Algorithm Configurations¶
VAGEN supports several advantage estimation algorithms, each with different properties for training VLM agents.
Algorithm Quick Reference¶
| Method | Advantage Estimator | Loss Mask | GAE Mask | Multi-turn Reward | State Reward |
|---|---|---|---|---|---|
| Vanilla PPO | turn_wise_gae | ✗ | ✗ | ✗ | ✗ |
| GRPO w/ Mask | masked_grpo | ✓ | ✓ | ✗ | ✗ |
| Turn-PPO w/ Mask | turn_wise_gae | ✓ | ✓ | ✓ | ✗ |
| VAGEN-Base | masked_gae | ✓ | ✓ | ✗ | ✗ |
| VAGEN-Full | bi_level_gae | ✓ | ✓ | ✓ | ✓ |
VAGEN-Base¶
in scripts/examples/.../run_tmux.sh
algorithm.adv_estimator=masked_gae
rollout_manager.use_loss_mask=True
rollout_manager.use_gae_mask=True
rollout_manager.use_multi_turn_reward=False
use_state_reward: False
VAGEN-Full¶
in scripts/examples/.../run_tmux.sh
algorithm.adv_estimator=bi_level_gae
algorithm.high_level_gamma=0.95
rollout_manager.use_loss_mask=True
rollout_manager.use_gae_mask=True
rollout_manager.use_multi_turn_reward=True
use_state_reward: True
Vanilla-PPO¶
in scripts/examples/.../run_tmux.sh
algorithm.adv_estimator=turn_wise_gae
algorithm.high_level_gamma=1.0
rollout_manager.use_loss_mask=False
rollout_manager.use_gae_mask=False
rollout_manager.use_multi_turn_reward=False
GRPO w/ Mask¶
in scripts/examples/.../run_tmux.sh
algorithm.adv_estimator=masked_grpo
algorithm.high_level_gamma=1.0
rollout_manager.use_loss_mask=True
rollout_manager.use_gae_mask=True
rollout_manager.use_multi_turn_reward=False
Turn-PPO w/ Mask¶
in scripts/examples/.../run_tmux.sh
algorithm.adv_estimator=turn_wise_gae
algorithm.high_level_gamma=1.0
rollout_manager.use_loss_mask=True
rollout_manager.use_gae_mask=True
rollout_manager.use_multi_turn_reward=True
Algorithm Options¶
The table below summarizes which features are enabled by default with each algorithm:
| Setting | GRPO | GAE | Bi-Level GAE | Turn-Wise GAE | Masked-GAE |
|---|---|---|---|---|---|
| with_loss_mask | ✓ | ✓ | ✓ | ✓ | ✓ |
| multi-turn-reward | ✗ | ✓ | ✓ | ✓ | ✓ |
| with_gae_mask | ✗ | ✗ | ✓ | ✓ | ✓ |
- GRPO: Whether to use GRPO
algorithm.adv_estimator=grpo
- GAE: Whether to use GAE
algorithm.adv_estimator=gae
- Bi-Level-GAE: Whether to use multi-turn GAE (first estimates turn-level advantage, then estimates advantage in each turn)

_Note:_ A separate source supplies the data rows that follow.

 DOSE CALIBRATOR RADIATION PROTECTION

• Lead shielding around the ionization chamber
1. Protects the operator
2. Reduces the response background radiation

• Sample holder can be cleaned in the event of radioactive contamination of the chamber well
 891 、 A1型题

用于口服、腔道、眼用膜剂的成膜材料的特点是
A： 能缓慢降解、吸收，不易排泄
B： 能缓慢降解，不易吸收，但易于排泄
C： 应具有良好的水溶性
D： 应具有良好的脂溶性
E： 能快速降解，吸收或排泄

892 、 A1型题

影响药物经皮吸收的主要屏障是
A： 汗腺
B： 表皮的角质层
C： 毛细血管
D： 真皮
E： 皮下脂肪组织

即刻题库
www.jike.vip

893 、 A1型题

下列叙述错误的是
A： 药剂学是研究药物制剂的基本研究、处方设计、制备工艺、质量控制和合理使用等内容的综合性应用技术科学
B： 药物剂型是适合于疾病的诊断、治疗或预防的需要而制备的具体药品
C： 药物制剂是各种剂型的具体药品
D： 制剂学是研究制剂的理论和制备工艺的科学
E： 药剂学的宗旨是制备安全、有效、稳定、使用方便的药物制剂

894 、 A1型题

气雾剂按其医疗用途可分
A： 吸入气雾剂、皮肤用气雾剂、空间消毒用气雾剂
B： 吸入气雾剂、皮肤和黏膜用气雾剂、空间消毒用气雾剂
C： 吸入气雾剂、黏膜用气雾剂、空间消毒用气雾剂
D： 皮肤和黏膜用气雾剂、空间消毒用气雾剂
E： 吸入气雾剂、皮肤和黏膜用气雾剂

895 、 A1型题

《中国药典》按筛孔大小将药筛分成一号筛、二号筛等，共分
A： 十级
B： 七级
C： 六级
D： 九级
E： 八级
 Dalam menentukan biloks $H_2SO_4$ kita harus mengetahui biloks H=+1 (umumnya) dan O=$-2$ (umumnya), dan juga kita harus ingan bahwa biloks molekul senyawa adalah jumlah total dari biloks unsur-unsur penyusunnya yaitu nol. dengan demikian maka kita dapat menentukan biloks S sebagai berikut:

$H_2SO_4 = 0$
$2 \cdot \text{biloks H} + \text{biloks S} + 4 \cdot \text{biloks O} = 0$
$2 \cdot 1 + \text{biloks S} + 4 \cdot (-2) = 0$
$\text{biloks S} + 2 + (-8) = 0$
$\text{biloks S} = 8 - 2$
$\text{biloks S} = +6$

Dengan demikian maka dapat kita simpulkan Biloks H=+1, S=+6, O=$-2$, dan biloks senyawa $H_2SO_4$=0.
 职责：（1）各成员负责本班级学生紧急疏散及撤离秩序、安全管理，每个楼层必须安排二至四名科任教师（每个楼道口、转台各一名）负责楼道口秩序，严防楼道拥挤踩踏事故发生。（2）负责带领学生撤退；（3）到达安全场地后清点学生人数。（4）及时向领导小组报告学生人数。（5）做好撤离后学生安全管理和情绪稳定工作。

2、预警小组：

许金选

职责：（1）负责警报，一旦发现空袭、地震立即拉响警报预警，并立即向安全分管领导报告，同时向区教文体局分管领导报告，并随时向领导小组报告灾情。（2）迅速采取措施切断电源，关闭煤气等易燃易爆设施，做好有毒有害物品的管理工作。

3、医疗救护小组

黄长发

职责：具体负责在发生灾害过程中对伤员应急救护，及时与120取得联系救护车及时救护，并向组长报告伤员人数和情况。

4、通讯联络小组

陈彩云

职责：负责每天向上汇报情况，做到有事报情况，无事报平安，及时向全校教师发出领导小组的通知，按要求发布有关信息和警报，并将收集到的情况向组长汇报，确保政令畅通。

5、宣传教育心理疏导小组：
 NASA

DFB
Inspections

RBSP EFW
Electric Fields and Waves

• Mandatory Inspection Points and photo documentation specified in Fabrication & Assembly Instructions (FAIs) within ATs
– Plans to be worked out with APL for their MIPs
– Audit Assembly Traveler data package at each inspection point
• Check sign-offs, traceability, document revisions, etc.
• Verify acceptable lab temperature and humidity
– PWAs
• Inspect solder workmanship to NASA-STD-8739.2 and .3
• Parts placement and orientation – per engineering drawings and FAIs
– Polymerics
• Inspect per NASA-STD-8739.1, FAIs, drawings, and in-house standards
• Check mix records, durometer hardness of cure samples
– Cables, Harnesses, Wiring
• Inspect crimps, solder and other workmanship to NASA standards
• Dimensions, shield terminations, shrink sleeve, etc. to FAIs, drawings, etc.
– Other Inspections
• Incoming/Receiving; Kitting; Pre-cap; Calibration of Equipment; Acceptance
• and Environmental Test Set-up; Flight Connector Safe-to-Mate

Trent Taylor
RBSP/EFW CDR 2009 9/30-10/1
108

algorithm.adv_estimator=bi_level_gae
- Turn-Wise-GAE: Whether to use turn-aware GAE (each turn will have only one same advantage estimation)
algorithm.adv_estimator=turn_wise_gae
- Masked-GAE: Whether to use masked GAE (skips observation tokens from environment when estimating advantages)
algorithm.adv_estimator=masked_gae
Algorithm Configuration Settings¶
- multi-turn-reward: Whether to use multi-turn reward (gives step reward for last token of each turn, instead of summing all rewards for last token of whole trajectory)
rollout_manager.use_multi_turn_reward=True- with_loss_mask: Whether to use loss mask to calculate the loss of tokens output by the models
rollout_manager.use_loss_mask=True- with_loss_mask: Whether to use gae mask to calculate the gae of tokens output by the models
rollout_manager.use_gae_mask=True